Brandon Scott, the mayor of Baltimore, is also learning the difference between ideology and governance. He was serving as the president of the Baltimore city council in June 2020 when it voted 13-2 to cut $22 million from the police budget. He won his bid for mayor and assumed office in December 2020. The budget he submitted in April 2021 included a $28 million increase in police funding. Some of Scott’s press conferences to address gun violence in Baltimore suggest his time as mayor has knocked the radical streak right out of him.

In the span of two years, Democrats across the country went from openly calling for defunding the police to giving law enforcement more money and publicly criticizing criminals.

The mayor of D.C., Muriel Bowser, painted “Black Lives Matter” on Pennsylvania Ave. near the White House in 2020. But the past three years have taught elected officials some very valuable lessons. Crime and disorder are like cancer. Refusing to deal with them inevitably leads to them to grow and spread.

That is why D.C.’s police chief recently said that one way to stop crime is to keep violent offenders in jail. He also made a statement that probably shocked everyone who heard it: The average homicide suspect in D.C. has 11 prior arrests. The truth goes a little deeper because the average homicide victim also has roughly the same arrest history as the person who shot him.

It’s not just politicians having a hard time trying to find solutions to crime. My time with D.C.’s Office of Gun Violence Prevention confirmed what I always knew: The black residents living in high-crime neighborhoods are the main ones clamoring for more police.

Listening to them speak about their frustration revealed why these debates are so difficult and divisive. The shootings and homicides in cities like D.C., Baltimore, St. Louis, and Philadelphia have created a generational conflict in a subset of majority-black neighborhoods.
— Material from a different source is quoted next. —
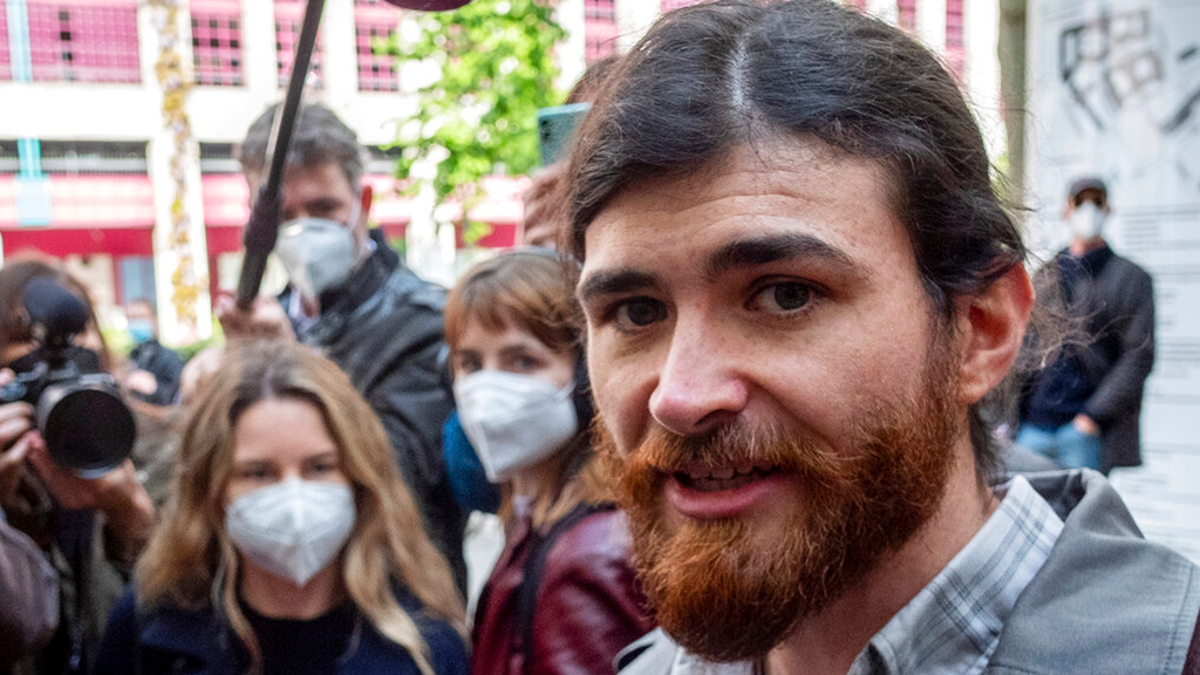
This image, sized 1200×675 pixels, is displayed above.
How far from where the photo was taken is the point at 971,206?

Older residents who own property and are invested in the community are on one side. Young people with few responsibilities and no ownership stake in the neighborhood are on the other. The people who fight against “mass incarceration” have their cousins in mind, but their advocacy completely ignores the pleas of their grandmothers.
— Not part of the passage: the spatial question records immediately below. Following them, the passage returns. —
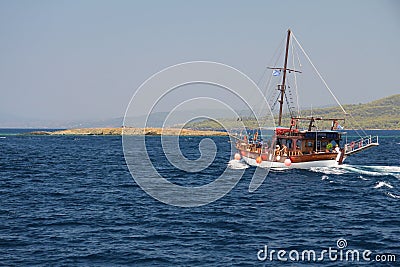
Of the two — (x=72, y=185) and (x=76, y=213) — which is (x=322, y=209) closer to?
(x=76, y=213)

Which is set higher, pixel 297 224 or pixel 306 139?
pixel 306 139

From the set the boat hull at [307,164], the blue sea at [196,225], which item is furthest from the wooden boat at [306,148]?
the blue sea at [196,225]

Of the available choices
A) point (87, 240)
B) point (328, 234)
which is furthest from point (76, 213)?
point (328, 234)

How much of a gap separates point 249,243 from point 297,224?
626 cm

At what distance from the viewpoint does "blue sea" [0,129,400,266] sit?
2477 cm

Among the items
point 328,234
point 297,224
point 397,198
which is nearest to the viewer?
point 328,234

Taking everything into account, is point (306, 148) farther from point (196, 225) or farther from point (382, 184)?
point (196, 225)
I’ve been in meetings where residents said they wanted more police patrolling their neighborhoods for longer stretches of time and being more proactive to prevent crime. In the next breath, the same people said they did not want to see any more young black men go to jail. Given the demographics of who commits the shootings in Washington, I knew that was a logical impossibility.
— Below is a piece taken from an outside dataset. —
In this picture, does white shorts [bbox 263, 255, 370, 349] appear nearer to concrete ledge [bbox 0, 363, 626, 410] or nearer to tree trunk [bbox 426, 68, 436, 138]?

The national conversation about street crime has been taken over in recent years by activists and ideologues, including professional athletes like Colin Kaepernick, self-avowed Marxists like the founders of Black Lives Matter, and “Negrotown” journalists who never have to deal with the consequences of the ideas they promote.

The people close to the problem know that the police presence in these neighborhoods is a response to the disorder, not the cause of it. The reason cops are in the schools – another contested battle in the nation’s capital – is because order has left them.

All of these issues ultimately go back to the home. No amount of planning and strategizing about crime prevention will be successful if elected officials and their advisers ignore the role families play in socialization and values development. When a teenage boy shoots and kills one of his peers, the first adults who should be held accountable for his actions are his parents, not police officers, teachers, or social workers.

Progressive politicians haven’t learned that lesson yet, mainly because they believe they have the power and intellect to solve every problem. There is, however, one message that citizens are sending to their elected officials loud and clear: Crime doesn’t pay.